The players were upset with the way they were being treated by the owners, so in late 1965, they decided to try and unionize again.

Instead of having the union run by a player, like in previous attempts, they went out and got an economist from the United Steelworkers of America named Marvin Miller.

By March of 1966, the players announced they were nominating Marvin Miller for the position of Executive Director. In April, he was elected Executive Director by a vote of 489-136. Miller was not allowed to be funded by the hall clubs, and only had a bank balance of $5,700 and a single file cabinet. Before a new bargaining agreement could be negotiated, Miller improved the pension plan.

In 1968, Miller negotiated on behalf of the players and raised the minimum salary to $10,000. One of Miller’s crowning achievements was getting the league to allow players arbitration to resolve grievances.

In 1969 Curt Flood, a player for the Cardinals, was traded to the Phillies in the offseason. He challenged the trade, declaring ‘he wasn’t a piece of property’. At the time, free agency didn’t exist; the only way to leave a team was being traded or released.
Flood didn’t want to leave St. Louis after being there for 12 years, and at the time the Phillies weren’t a good team.

The commissioner didn’t intervene in the trade, forcing Flood to take the issue to MLBPA executive director Marvin Miller. Miller said he would fund Flood’s lawsuit and back him throughout the process.

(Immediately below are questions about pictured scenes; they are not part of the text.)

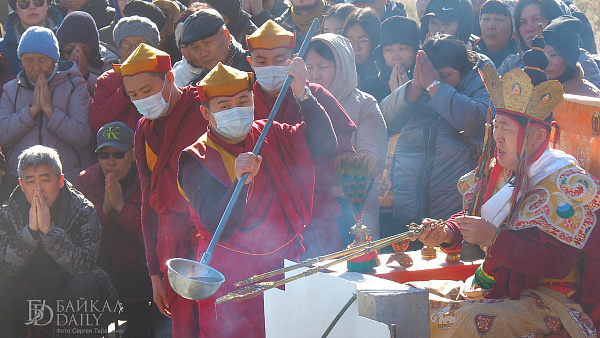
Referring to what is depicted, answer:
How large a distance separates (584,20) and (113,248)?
4988mm

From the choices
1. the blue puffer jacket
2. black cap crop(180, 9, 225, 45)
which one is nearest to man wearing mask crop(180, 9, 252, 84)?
black cap crop(180, 9, 225, 45)

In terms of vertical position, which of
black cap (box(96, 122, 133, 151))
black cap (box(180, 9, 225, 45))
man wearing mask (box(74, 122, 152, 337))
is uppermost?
black cap (box(180, 9, 225, 45))

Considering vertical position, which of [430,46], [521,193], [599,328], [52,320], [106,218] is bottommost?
[52,320]

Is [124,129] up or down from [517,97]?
down

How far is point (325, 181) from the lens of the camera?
13.7 ft

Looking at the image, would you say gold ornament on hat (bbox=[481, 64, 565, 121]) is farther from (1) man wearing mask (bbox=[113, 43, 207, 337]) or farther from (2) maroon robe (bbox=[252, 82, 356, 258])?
(1) man wearing mask (bbox=[113, 43, 207, 337])

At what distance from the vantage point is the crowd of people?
3340mm

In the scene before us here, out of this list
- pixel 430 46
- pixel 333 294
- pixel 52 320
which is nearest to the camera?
pixel 333 294

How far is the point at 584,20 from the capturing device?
22.0 feet

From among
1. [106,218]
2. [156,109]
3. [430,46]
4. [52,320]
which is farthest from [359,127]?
[52,320]

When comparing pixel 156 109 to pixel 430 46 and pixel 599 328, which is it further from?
pixel 599 328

The case was brought before the Supreme Court in 1972. Flood compared the reserve clause to slavery, but the Court decided in favor of the MLB 5-3. Flood was blackballed by baseball during and after the lawsuit, but his case paved the way for players getting to enter free agency.

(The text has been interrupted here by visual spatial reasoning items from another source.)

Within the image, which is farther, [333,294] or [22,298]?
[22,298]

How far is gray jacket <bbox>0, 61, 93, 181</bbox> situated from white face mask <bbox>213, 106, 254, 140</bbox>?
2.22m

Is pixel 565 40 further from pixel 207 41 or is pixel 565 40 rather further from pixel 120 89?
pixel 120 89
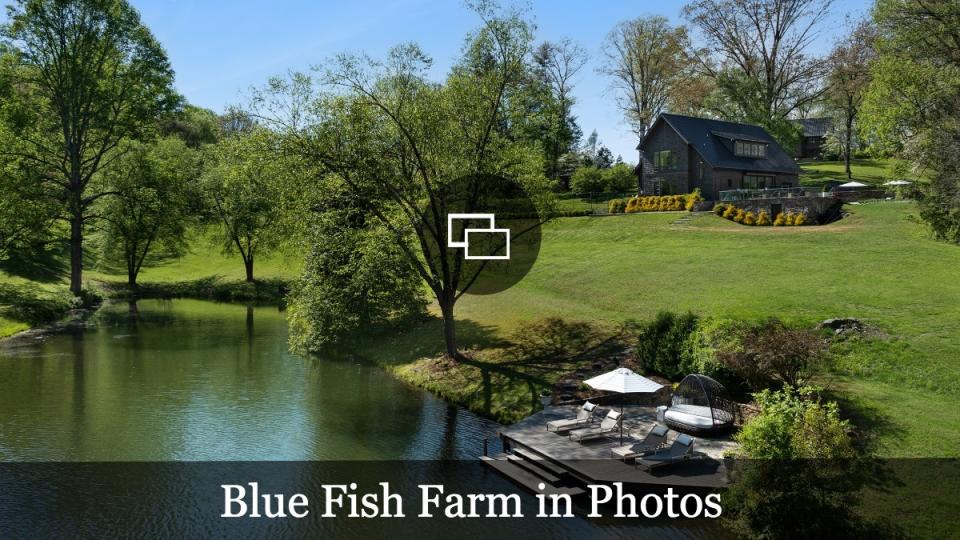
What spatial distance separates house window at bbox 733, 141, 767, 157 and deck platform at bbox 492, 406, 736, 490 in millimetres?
50508

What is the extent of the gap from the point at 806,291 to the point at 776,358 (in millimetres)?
11721

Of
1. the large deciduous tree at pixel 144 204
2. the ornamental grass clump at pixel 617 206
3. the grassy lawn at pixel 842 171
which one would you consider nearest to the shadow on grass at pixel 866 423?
the ornamental grass clump at pixel 617 206

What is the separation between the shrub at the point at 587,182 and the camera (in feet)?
245

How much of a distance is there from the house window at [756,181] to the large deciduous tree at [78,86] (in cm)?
5256

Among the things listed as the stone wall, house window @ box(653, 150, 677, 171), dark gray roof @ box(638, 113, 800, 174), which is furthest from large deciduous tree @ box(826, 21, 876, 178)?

Three years after the case, players Andy Messersmith and David McNally challenged the reserve clause. Instead of having the case heard in a court of law, it was heard by an independent arbitrator. Messersmith and McNally won their case, and players were granted the ability to enter free agency after a certain amount of years. During the case, attorney Donald Fehr assisted the players in their case.

He would develop a life long friendship with Miller and be an integral part in the MLBPA.  He served on the union’s general counsel until 1986, eventually becoming Executive Director.

When Fehr became Executive Director, the players’ median salary went from 413,000 to almost 3 million dollars when he retired in 2009.

The owners were still upset over the players’ right to free agency, so from 1985 through the 1987 offseason, the owners conspired to not sign any free agents. The MLBPA filed grievances in ‘86 and ‘87. Arbitrator Tom Roberts decided that the owners violated the Basic Agreement in the league’s first collusion case. In January 1988 10.5 million dollars was awarded to the players hurt by the collusion.

In 1989, another arbitrator, George Nicolau, ruled the owners violated the Basic Agreement in the league’s second collusion case, this time awarding the players 38 million dollars in damages. Another collusion grievance was filed by the MLBPA in Jan. 1988, claiming the owners created an “information bank” and attempted to restrain players’ salaries.

In November 1990, a settlement to all three cases was met, and 280 million dollars in total was awarded in damages.

Fehr led the union through a lockout in Spring Training in 1990, and famously through the 1994-1995 strike. Fehr retired in 2009, with the union as strong as ever.

Currently, Tony Clark is Executive Director and led the players through a 99 day lockout in which the owners tried to break the union up once again. The union is one of the strongest in the country, and it is a model example for unions everywhere.